Monday, August 12, 2013

Getting my goat

If you have an overgrown yard or lawn, you have a choice.  You can get out there with your lawn mower and your hoe and your scythe and your pick and your shovel and your rake and your sieve and spend days and weeks cleaning out the unwanted greenery.

Or, you can get a goat or two.  Or a whole lot of them; that's what I herd.

I am relentless with the bad jokes.

Baaaaad news for those who love to do the diggin' themselves.  Here's an article from CNN about the Historic Congressional Cemetery over in Washington, which is where many great people from the 1800s are enjoying their final rest.  The guy who cuts the grass there has a very important job: he has several hundred people under him.  There are military nabobs, judges, congressmen, two vice presidents and a Supreme Court justice in that hallowed ground.

And on that hallowed ground was many a weed and unwanted piece of shrubbery.  And poison ivy, the wolfsbane of many a person who goes out among the green stuff.

I was not surprised when I saw that the cure they found in DC was purely organic.  They brought in a few dozen goats, and they went to town, so to speak, gobblin' the weeds like Steven Seagal at a Golden Corral.  Goats will eat anything green,  and poison oak, ivy, sumac, whatever you're growing, does not bother them.

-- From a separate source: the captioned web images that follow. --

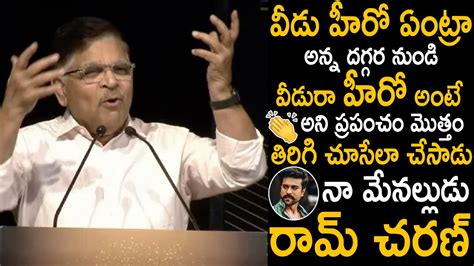 Allu Aravind Great Words About Ram Charan At RRR OSCAR Veduka Event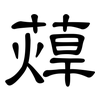 蔊: clerical script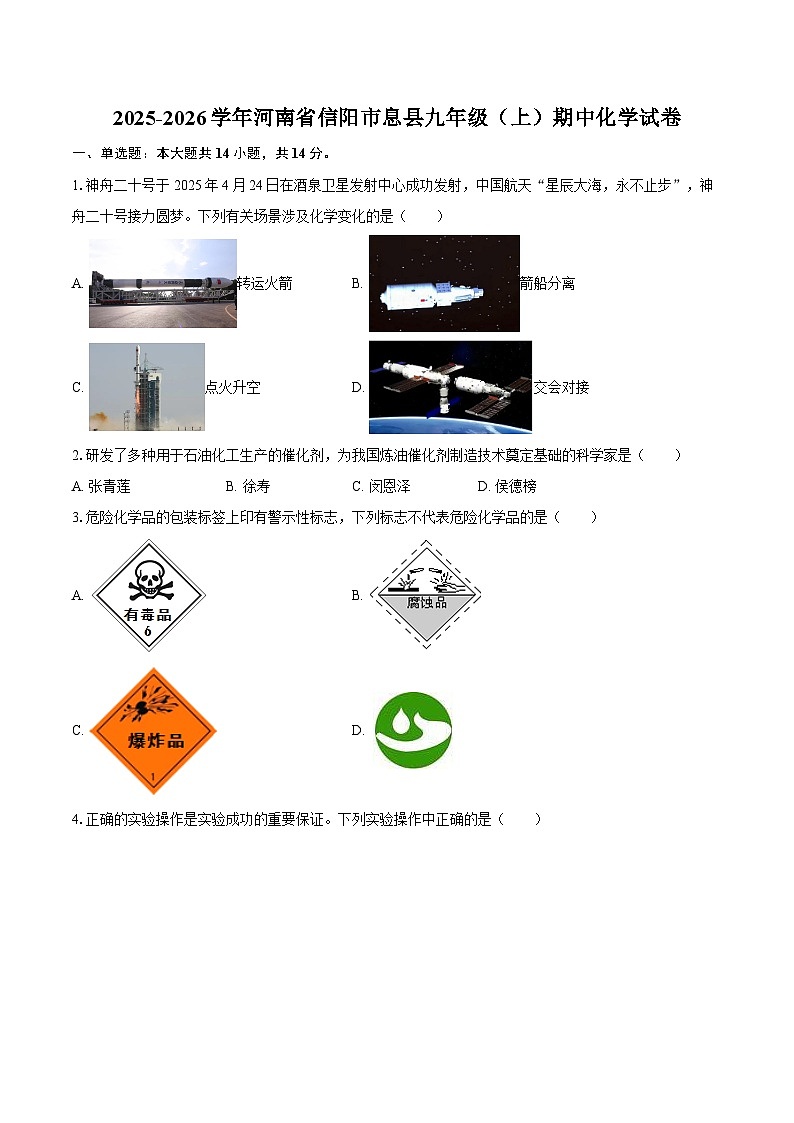 2025-2026学年河南省信阳市息县九年级（上）期中化学试卷-自定义类型第1页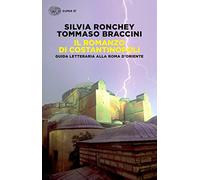 Il romanzo di Costantinopoli. Guida letteraria alla Roma d'Oriente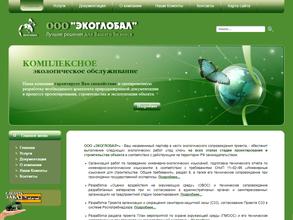 ЭКОГЛОБАЛ+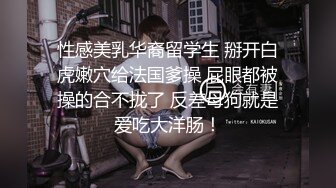 山东小飞约操广州大一学生无套插入,把骚受操得直喊爸爸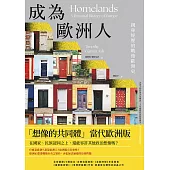 成為歐洲人：親身經歷的戰後歐洲史 (電子書)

When I was a kid back in the distant past, my Opie-esque childhood kicked into high gear when our family moved to a Providence, MD.  The yard around the old homestead had been allowed to run to ruin for years.  At four, I was too young to get out there with a hoe (!) and it looked like my father was in for many a backbreaking day, until...the man across the street, who also had chickens and rabbits and a fish pond and other new friends, hooved and otherwise, came over with a couple of goats.  Tethered to the old walnut tree but given the run of the yard, they cleared things out in a jiffy.

Students of World War I history will recall that the White House staff had sheep tending their lawn during the war, freeing the gardening staff for other duties.  The sheep were shorn of their wool, which was auctioned off for the benefit of the Red Cross.

Animals at work - and all they ask is something to eat!